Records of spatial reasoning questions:

****************************************

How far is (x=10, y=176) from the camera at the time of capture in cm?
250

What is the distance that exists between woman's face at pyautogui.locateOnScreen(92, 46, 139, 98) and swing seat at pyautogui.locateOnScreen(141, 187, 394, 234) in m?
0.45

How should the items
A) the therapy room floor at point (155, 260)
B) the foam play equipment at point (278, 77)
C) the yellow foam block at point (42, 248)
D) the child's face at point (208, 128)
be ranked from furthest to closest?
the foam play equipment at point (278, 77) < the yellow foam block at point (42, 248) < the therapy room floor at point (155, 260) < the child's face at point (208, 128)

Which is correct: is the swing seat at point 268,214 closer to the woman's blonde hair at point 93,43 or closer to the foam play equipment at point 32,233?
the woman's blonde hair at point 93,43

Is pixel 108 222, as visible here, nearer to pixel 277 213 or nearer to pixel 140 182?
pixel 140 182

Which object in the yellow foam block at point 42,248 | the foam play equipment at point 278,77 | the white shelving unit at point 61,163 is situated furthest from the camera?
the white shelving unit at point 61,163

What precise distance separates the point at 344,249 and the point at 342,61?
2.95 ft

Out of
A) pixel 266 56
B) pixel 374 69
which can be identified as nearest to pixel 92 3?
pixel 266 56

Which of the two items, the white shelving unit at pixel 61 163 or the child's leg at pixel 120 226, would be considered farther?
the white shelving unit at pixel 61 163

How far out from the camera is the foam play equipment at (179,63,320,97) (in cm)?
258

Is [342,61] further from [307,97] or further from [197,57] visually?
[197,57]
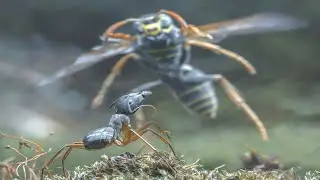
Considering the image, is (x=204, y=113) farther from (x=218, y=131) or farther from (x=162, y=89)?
(x=218, y=131)

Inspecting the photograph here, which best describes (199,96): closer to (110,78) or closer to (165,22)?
(165,22)

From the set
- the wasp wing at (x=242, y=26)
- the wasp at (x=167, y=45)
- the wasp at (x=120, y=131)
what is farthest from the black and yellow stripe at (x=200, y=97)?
the wasp at (x=120, y=131)

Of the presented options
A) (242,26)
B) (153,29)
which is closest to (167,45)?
(153,29)

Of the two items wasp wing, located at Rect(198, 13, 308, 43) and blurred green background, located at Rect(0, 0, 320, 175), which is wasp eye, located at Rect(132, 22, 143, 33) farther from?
blurred green background, located at Rect(0, 0, 320, 175)

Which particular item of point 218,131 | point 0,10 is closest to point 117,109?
point 218,131

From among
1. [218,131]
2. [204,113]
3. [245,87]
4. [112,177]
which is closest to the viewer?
[112,177]

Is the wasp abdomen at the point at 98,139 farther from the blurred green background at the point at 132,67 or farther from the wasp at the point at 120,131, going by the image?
the blurred green background at the point at 132,67

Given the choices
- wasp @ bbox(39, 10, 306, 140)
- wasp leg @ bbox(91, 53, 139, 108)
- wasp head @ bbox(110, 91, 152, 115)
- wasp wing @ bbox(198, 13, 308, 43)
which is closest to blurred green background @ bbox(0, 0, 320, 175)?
wasp leg @ bbox(91, 53, 139, 108)
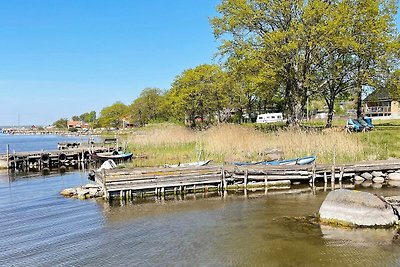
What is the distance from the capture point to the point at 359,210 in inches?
580

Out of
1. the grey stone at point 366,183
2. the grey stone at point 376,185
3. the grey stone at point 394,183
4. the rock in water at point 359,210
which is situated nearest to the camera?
the rock in water at point 359,210

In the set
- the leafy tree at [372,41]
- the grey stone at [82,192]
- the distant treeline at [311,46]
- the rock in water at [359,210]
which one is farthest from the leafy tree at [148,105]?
the rock in water at [359,210]

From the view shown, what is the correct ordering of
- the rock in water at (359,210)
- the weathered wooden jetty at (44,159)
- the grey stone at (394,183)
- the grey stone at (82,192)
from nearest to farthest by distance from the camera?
the rock in water at (359,210) < the grey stone at (82,192) < the grey stone at (394,183) < the weathered wooden jetty at (44,159)

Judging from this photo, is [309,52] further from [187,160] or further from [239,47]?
[187,160]

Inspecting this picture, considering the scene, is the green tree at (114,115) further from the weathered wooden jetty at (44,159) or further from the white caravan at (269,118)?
the weathered wooden jetty at (44,159)

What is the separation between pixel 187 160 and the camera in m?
29.2

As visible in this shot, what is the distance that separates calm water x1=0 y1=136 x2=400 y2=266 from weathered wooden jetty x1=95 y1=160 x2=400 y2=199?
1013 mm

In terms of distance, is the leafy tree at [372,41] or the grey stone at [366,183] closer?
the grey stone at [366,183]

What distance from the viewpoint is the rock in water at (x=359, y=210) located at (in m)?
14.5

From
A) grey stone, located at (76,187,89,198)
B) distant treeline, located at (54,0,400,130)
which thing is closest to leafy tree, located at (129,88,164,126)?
distant treeline, located at (54,0,400,130)

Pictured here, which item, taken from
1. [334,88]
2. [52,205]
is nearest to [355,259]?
[52,205]

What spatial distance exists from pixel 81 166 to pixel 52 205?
20.6 m

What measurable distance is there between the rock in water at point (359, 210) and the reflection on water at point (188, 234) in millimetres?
498

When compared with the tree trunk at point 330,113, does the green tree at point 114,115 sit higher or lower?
higher
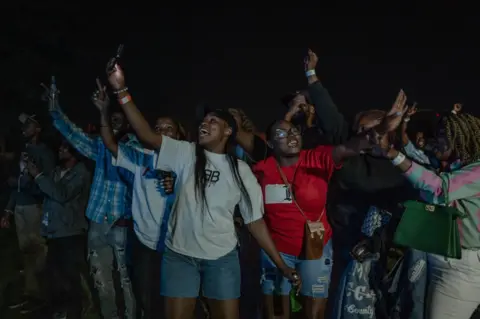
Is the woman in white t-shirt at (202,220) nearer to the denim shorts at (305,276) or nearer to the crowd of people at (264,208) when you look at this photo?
the crowd of people at (264,208)

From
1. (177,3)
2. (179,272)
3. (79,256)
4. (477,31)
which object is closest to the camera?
(179,272)

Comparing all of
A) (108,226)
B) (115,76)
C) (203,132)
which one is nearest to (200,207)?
(203,132)

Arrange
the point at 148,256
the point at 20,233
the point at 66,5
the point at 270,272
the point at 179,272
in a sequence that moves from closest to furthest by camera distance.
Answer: the point at 179,272 < the point at 270,272 < the point at 148,256 < the point at 20,233 < the point at 66,5

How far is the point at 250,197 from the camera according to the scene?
362 centimetres

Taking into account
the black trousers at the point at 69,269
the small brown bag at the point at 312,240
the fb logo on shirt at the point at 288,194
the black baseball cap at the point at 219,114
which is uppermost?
the black baseball cap at the point at 219,114

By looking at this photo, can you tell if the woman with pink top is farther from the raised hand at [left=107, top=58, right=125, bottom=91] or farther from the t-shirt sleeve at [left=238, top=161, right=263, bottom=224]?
the raised hand at [left=107, top=58, right=125, bottom=91]

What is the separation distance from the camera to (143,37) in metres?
10.1

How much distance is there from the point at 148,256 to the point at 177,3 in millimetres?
6095

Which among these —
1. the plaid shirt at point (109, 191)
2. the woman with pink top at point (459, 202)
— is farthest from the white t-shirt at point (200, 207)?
the plaid shirt at point (109, 191)

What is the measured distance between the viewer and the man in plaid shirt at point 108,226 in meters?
4.62

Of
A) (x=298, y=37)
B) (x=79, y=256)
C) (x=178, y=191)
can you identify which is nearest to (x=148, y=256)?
(x=79, y=256)

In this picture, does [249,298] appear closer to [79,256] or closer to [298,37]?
[79,256]

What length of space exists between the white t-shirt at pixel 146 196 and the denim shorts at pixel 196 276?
1.87 feet

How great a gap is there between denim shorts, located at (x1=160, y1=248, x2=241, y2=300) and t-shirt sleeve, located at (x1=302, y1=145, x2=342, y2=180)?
99 centimetres
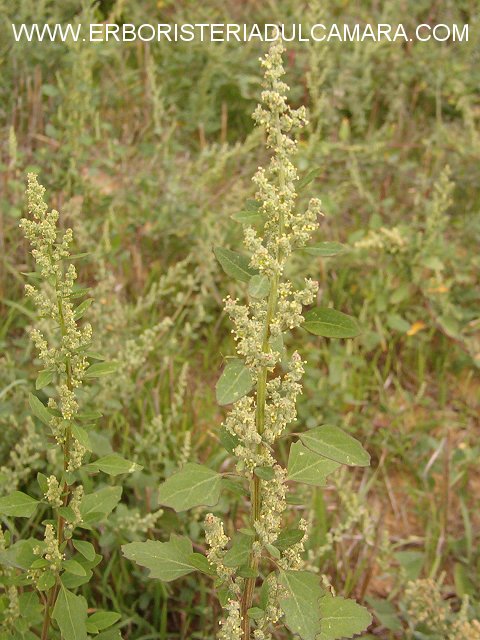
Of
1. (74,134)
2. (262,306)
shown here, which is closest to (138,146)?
(74,134)

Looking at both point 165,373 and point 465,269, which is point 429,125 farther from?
point 165,373

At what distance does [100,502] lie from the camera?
69.2 inches

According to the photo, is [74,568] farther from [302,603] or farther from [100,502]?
[302,603]

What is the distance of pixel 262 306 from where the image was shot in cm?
150

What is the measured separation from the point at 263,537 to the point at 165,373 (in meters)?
1.48

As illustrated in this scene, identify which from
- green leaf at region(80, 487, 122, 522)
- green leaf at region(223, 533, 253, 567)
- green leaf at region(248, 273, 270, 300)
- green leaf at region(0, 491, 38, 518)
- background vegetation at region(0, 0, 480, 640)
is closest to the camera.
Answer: green leaf at region(248, 273, 270, 300)

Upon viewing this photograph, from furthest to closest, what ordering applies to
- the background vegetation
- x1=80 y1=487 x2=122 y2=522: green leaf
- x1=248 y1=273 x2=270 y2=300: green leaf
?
the background vegetation
x1=80 y1=487 x2=122 y2=522: green leaf
x1=248 y1=273 x2=270 y2=300: green leaf

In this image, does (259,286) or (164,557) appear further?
(164,557)

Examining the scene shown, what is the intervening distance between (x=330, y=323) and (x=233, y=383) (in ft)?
0.67

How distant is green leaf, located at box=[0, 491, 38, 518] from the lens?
1.63 m

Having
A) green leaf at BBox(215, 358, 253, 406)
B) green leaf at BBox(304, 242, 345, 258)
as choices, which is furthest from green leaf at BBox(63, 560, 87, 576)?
green leaf at BBox(304, 242, 345, 258)

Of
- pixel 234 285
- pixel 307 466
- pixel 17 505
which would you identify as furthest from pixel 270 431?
pixel 234 285

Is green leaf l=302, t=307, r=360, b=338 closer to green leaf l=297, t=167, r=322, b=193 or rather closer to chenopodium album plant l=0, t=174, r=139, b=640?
green leaf l=297, t=167, r=322, b=193

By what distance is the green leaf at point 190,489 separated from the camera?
148 centimetres
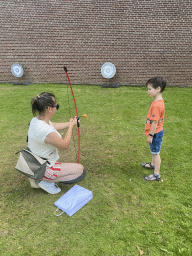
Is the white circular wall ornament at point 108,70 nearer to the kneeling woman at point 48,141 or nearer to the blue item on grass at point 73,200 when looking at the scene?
the kneeling woman at point 48,141

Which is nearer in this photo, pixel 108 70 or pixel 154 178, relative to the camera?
pixel 154 178

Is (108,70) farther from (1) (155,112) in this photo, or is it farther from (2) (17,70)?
(1) (155,112)

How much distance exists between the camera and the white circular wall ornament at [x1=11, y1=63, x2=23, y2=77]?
8210 millimetres

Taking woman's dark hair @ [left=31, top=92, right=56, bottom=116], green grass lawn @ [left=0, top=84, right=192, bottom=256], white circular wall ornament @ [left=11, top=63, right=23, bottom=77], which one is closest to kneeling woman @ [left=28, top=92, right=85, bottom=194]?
woman's dark hair @ [left=31, top=92, right=56, bottom=116]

****************************************

▸ Directive: Return everything from the line containing "How much distance exists" down to the end of the records above, word for word.

▸ Output for this task:
How much distance exists between the camera and the white circular wall ornament at [x1=11, y1=63, x2=23, y2=77]?
8210 millimetres

Taking woman's dark hair @ [left=31, top=92, right=56, bottom=116], green grass lawn @ [left=0, top=84, right=192, bottom=256], white circular wall ornament @ [left=11, top=63, right=23, bottom=77], which one is closest to kneeling woman @ [left=28, top=92, right=85, bottom=194]?
woman's dark hair @ [left=31, top=92, right=56, bottom=116]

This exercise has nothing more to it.